[net.bugs.4bsd] tbuf par faults and 4.2bsd

bruce@godot.UUCP (Bruce Nemnich) (06/06/84)

> From: rees@apollo.UUCP
> Subject: tbuf par errors, once more
> Date: Mon, 4-Jun-84 08:23:32 EDT
> 
> Maybe this should go in the list of most-often asked questions about Unix?
> 
> Thanks to Dennis Ritchie, Sam Leffler, Andy Tannenbaum, and all the
> other people who helped straighten this out.
> 
> The translation buffer helps translate virtual addresses to real.  A
> tbuf par err is a parity error in the translation buffer.  The original
> 4.1bsd code didn't handle these errors correctly.  There is an ECO
> from DEC that reduces the number of these errors, but Unix should still
> be able to handle them correctly.
> 
> There are some bogus versions of this fix floating around.  They have
> mc5_mcesr&0xf instead of mc5_mcesr&0xe.  Make sure you have the right one.
> 
> I have not looked at the 4.2 code to see if this fix made it in.  This code
> is for 4.1bsd.

I just looked at the 4.2bsd code, because I have been having problems with
these faults.  Sure enough, the distributed version has the bogus fix.
Here's the 4.2bsd diff on /sys/vax/machdep.c:

810c810
< 		if ((mcf->mc5_mcesr&0xf) == MC750_TBPAR) {
---
> 		if ((mcf->mc5_mcesr&0xe) == MC750_TBPAR) {
-- 
--Bruce Nemnich, Thinking Machines Corporation, Waltham, MA

boylan@dicomed.UUCP (Chris Boylan) (06/06/84)

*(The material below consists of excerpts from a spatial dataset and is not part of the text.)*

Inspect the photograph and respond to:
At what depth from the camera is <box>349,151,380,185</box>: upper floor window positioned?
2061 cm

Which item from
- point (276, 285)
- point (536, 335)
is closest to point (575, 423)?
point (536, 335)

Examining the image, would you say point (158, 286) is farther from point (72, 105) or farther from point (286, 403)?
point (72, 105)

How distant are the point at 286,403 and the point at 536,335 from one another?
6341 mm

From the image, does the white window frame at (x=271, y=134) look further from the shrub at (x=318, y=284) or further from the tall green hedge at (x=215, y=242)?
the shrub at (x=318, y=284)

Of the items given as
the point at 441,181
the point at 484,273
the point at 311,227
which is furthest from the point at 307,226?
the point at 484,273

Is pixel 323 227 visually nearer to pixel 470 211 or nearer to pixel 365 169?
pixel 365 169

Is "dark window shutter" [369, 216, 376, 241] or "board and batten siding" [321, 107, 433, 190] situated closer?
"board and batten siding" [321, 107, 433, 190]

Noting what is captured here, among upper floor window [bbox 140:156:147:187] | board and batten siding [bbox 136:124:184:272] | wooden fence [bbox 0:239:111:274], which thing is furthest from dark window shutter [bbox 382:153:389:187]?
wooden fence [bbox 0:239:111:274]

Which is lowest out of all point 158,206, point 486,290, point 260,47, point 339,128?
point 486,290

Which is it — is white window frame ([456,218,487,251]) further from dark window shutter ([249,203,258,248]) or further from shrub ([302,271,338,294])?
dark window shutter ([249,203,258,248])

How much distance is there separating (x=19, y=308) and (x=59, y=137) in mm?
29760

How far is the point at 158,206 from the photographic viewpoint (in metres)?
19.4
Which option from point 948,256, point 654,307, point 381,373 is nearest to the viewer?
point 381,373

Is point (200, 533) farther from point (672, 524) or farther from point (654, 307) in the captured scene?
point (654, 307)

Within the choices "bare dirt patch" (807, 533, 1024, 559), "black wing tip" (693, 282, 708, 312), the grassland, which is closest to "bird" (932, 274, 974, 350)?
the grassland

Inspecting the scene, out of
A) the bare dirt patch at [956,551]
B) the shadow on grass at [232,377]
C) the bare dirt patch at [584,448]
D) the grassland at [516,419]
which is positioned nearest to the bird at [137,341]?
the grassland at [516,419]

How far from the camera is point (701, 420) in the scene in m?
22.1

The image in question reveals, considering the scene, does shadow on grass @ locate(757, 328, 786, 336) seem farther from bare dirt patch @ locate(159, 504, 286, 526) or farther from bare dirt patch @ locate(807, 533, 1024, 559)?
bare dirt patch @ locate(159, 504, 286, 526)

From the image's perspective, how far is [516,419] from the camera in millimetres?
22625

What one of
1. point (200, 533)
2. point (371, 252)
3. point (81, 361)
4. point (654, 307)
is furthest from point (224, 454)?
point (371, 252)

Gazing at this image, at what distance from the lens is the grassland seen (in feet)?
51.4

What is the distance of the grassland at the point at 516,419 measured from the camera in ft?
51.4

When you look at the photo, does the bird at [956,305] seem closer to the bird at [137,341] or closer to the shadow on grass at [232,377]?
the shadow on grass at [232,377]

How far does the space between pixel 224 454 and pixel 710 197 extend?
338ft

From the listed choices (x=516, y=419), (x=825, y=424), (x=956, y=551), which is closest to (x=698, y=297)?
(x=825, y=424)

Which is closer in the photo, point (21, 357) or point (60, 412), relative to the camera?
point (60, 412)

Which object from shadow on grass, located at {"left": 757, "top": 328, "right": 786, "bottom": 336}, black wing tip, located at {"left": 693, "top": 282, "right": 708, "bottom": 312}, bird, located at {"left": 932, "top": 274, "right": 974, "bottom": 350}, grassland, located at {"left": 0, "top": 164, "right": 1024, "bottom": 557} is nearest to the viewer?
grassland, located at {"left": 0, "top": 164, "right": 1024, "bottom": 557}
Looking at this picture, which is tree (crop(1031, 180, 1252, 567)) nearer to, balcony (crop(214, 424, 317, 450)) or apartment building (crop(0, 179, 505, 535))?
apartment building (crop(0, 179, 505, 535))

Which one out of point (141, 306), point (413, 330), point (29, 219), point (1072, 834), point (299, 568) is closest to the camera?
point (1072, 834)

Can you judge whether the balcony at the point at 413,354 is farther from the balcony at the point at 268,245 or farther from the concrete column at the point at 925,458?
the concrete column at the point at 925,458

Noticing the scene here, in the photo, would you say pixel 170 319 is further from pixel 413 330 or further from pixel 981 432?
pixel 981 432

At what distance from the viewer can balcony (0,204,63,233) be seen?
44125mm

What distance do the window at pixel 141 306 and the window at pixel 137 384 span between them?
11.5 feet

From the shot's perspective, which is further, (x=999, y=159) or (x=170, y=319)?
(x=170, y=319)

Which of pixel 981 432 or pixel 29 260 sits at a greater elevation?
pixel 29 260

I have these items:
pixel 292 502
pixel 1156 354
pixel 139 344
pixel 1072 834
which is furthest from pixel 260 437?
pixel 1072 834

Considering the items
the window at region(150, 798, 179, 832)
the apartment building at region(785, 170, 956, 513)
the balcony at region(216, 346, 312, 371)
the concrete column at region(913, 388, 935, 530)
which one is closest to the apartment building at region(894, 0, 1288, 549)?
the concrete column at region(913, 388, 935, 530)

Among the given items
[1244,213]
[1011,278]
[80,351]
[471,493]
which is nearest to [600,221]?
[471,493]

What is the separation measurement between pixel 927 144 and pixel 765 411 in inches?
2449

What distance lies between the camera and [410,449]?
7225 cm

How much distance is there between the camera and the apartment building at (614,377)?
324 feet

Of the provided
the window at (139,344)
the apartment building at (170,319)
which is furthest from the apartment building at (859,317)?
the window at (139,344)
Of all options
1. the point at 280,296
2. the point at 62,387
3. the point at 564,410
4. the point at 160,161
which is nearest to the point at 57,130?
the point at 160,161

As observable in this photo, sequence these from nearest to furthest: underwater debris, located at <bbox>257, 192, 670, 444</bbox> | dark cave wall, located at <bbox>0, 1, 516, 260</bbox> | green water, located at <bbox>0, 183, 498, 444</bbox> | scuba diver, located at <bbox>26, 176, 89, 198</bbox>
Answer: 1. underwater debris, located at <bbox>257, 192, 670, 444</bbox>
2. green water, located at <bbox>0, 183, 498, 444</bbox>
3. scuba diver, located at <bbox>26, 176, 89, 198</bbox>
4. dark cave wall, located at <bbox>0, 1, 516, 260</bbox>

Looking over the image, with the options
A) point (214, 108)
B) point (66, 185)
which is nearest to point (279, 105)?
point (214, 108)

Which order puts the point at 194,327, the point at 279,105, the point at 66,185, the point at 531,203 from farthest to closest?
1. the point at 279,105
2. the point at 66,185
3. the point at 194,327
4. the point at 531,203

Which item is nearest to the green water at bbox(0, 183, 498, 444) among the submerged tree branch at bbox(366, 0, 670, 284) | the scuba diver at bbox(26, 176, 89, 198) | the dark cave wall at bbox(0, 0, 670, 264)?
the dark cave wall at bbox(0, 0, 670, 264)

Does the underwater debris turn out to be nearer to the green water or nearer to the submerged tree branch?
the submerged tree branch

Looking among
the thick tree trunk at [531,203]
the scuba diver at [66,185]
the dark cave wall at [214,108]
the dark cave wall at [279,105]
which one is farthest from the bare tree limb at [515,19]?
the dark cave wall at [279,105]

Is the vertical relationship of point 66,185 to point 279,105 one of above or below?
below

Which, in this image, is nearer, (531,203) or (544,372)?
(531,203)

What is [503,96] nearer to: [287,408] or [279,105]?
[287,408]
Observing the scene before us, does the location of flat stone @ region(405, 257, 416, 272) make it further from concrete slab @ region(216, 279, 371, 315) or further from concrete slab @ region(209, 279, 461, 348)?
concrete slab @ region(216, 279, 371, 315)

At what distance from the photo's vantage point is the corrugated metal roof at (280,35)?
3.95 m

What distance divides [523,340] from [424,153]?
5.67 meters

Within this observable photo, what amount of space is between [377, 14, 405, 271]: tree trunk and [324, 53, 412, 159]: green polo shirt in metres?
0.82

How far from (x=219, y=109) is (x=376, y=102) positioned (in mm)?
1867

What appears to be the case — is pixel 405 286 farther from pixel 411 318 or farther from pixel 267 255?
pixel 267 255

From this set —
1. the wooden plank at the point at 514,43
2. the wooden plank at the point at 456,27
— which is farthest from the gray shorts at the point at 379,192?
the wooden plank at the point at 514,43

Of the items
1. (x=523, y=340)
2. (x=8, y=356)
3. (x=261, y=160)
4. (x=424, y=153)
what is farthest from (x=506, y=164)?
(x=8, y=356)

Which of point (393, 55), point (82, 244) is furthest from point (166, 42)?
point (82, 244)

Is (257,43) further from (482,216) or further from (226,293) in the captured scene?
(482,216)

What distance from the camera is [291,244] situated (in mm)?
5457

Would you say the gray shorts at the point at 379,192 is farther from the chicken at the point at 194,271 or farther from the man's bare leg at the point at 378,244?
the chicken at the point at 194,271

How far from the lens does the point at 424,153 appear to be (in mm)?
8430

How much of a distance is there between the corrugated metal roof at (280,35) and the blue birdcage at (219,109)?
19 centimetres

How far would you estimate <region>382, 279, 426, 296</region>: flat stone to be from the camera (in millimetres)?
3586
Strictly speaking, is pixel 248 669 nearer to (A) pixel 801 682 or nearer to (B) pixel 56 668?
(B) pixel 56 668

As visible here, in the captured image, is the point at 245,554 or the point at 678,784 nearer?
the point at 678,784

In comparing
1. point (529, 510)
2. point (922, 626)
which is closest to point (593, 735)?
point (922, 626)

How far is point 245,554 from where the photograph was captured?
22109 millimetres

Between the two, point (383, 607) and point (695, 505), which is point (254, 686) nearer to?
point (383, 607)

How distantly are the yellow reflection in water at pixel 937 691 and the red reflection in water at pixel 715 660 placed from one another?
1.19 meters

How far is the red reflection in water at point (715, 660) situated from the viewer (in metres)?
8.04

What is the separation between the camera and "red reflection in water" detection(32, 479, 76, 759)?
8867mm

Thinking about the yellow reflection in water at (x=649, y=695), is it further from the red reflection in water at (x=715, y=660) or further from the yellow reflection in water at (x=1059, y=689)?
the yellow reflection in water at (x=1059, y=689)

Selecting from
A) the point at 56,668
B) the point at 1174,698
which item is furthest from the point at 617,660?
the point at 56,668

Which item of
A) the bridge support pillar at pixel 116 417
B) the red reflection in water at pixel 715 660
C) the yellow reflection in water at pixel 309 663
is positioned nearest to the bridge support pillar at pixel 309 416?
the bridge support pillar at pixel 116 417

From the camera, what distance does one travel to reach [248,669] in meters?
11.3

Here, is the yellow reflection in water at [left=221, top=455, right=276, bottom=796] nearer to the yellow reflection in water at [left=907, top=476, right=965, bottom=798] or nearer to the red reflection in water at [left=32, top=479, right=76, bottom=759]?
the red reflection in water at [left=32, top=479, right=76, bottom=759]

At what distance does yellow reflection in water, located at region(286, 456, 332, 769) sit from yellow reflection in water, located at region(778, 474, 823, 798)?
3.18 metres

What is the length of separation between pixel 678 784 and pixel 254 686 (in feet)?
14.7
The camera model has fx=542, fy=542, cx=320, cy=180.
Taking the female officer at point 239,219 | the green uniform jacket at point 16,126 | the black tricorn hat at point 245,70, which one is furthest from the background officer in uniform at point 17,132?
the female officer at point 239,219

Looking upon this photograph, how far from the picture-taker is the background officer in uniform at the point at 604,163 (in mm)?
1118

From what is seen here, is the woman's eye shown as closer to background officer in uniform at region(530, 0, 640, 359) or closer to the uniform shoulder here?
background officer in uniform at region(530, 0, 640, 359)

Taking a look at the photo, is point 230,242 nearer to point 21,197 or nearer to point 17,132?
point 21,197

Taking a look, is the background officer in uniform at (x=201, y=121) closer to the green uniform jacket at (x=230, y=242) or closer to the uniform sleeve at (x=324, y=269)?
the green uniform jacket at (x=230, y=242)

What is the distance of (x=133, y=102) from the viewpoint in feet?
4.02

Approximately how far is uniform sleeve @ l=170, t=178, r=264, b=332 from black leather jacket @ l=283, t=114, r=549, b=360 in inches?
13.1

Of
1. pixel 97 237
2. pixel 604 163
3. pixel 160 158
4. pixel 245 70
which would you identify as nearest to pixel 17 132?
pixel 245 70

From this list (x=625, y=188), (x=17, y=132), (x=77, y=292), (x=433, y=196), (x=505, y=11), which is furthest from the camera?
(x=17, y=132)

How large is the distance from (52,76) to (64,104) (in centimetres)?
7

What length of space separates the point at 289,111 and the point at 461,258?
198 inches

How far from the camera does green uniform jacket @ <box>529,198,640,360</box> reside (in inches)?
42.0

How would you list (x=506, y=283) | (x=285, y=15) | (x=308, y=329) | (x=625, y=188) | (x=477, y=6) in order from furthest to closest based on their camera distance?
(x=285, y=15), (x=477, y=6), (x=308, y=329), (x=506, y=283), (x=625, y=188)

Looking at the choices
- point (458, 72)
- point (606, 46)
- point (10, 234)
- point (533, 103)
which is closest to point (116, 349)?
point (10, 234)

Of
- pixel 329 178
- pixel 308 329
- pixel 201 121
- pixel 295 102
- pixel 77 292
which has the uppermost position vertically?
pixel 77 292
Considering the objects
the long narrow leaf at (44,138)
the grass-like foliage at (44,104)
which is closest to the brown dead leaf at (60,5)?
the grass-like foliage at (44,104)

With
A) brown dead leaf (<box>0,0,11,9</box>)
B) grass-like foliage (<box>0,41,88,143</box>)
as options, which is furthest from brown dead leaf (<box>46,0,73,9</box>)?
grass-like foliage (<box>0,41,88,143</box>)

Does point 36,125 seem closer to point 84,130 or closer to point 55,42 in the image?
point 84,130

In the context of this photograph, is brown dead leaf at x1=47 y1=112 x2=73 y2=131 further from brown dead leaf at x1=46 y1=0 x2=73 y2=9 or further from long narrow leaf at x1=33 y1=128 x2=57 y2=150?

As I said before, the problem I am having with the tbuf errors
is that the flush and return fix doesn't work too well if (as it appears)
it gets a second tbuf par error before it finishes it's work.

What's happening with our 750 is a 4 (MC750_TBPAR) in mcesr and
the thing fails to recover because it gets a second mchk 2 as
it's returning from the trap.  Since I am currently using the stock
4.2bsd ra81 driver I do not get a dump of the system when this
happens but it seems obvious that the second error is probably
another tb parity error.

This being the case, I really don't see what can be done to
fix this problem aside from fixing the source of the problem,
thus my relief that DEC is actually shipping the REV 6 upgrade.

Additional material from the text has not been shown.